Kesenjangan Studi Perilaku Kerja Inovatif
Beberapa studi terdahulu perilaku kerja inovatif, sering kali mencakup aspek organisasi yang lebih luas, dan secara spesifik kurang atau belum menargetkan pustakawan perguruan tinggi (Lembinen, 2021; Zhou et al., 2022; Otike et al., 2022; Dyna Herlina et al., 2022). Terdapat kelangkaan penelitian empiris yang menggali persepsi pustakawan perguruan tinggi di Indonesia mengenai tingkat perilaku kerja inovatif mereka (Johan et al., 2023). Perilaku kerja inovatif mencakup aktivitas seperti mengembangkan layanan perpustakaan baru, menerapkan teknologi baru, dan terlibat dalam pemecahan masalah secara kreatif. Eksplorasi persepsi pustakawan perguruan tinggi mengenai perilaku kerja inovatif sangat penting, agar mampu mengidentifikasi faktor-faktor yang menghambat atau mendorong inovasi dalam konteks perpustakaan. Memahami tantangan dan peluang spesifik yang dihadapi oleh pustakawan perguruan tinggi di Indonesia dapat mengarah pada pengembangan intervensi dan praktik yang disesuaikan untuk meningkatkan kapasitas inovatif mereka.

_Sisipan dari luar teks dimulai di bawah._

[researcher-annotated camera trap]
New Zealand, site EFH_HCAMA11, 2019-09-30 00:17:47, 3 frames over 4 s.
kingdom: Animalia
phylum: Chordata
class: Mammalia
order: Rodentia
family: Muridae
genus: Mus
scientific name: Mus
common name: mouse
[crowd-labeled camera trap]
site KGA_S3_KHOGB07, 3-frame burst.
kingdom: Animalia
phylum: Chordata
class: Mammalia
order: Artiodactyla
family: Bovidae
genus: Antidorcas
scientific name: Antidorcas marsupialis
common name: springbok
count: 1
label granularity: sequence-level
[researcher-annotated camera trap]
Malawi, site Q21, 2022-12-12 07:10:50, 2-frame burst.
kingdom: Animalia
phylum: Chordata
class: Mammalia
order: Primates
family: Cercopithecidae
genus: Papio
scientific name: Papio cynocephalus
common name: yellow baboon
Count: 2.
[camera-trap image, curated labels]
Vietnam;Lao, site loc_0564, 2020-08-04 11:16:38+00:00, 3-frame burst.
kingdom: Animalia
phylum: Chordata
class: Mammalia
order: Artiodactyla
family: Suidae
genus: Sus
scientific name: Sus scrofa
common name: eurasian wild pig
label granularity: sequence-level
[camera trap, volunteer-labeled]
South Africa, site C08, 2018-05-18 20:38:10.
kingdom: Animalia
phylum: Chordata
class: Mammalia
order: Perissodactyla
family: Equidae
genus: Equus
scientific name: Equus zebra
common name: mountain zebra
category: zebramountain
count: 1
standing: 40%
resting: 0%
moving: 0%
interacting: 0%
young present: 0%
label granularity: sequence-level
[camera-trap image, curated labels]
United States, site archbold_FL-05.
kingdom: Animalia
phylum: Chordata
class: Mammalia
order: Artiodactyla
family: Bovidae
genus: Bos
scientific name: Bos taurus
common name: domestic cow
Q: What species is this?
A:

Memahami Kemampuan Konversi Pengetahuan
Konversi pengetahuan merupakan proses transformasi pengetahuan individu menjadi pengetahuan organisasi, merupakan aspek penting dari manajemen pengetahuan (Knowledge Management). Untuk mengkonsep dan menganalisis kemampuan konversi pengetahuan, model SECI yang dikembangkan oleh Nonaka dan Takeuchi menawarkan kerangka kerja yang berharga (Maras et al., 2022; Mendoza et al., 2022) untuk memahami bagaimana pengetahuan diciptakan, dibagikan, dan diubah dalam organisasi, sekaligus memfasilitasi praktik manajemen pengetahuan yang efektif yang mendorong inovasi dan pembelajaran organisasi (Trivedi & Srivastava, 2022). Dengan memanfaatkan model SECI, organisasi dapat meningkatkan proses penciptaan, pemanfaatan, dan penyebaran pengetahuan, yang mengarah pada peningkatan pengambilan keputusan, kolaborasi, dan kinerja organisasi secara keseluruhan.
Model SECI menggambarkan empat mode konversi pengetahuan, yaitu: (1) Sosialisasi, (2) Eksternalisasi, (3) Kombinasi, dan (4) Internalisasi (Nonaka & Takeuchi, 1995). Model ini telah diterapkan dan digunakan secara luas untuk menilai dan memahami kemampuan individu dalam mengubah pengaturan pengetahuan dan dampak selanjutnya dalam mendorong perilaku kerja inovatif (Qayyum & Smith, 2019; Aggarwal et al., 2022).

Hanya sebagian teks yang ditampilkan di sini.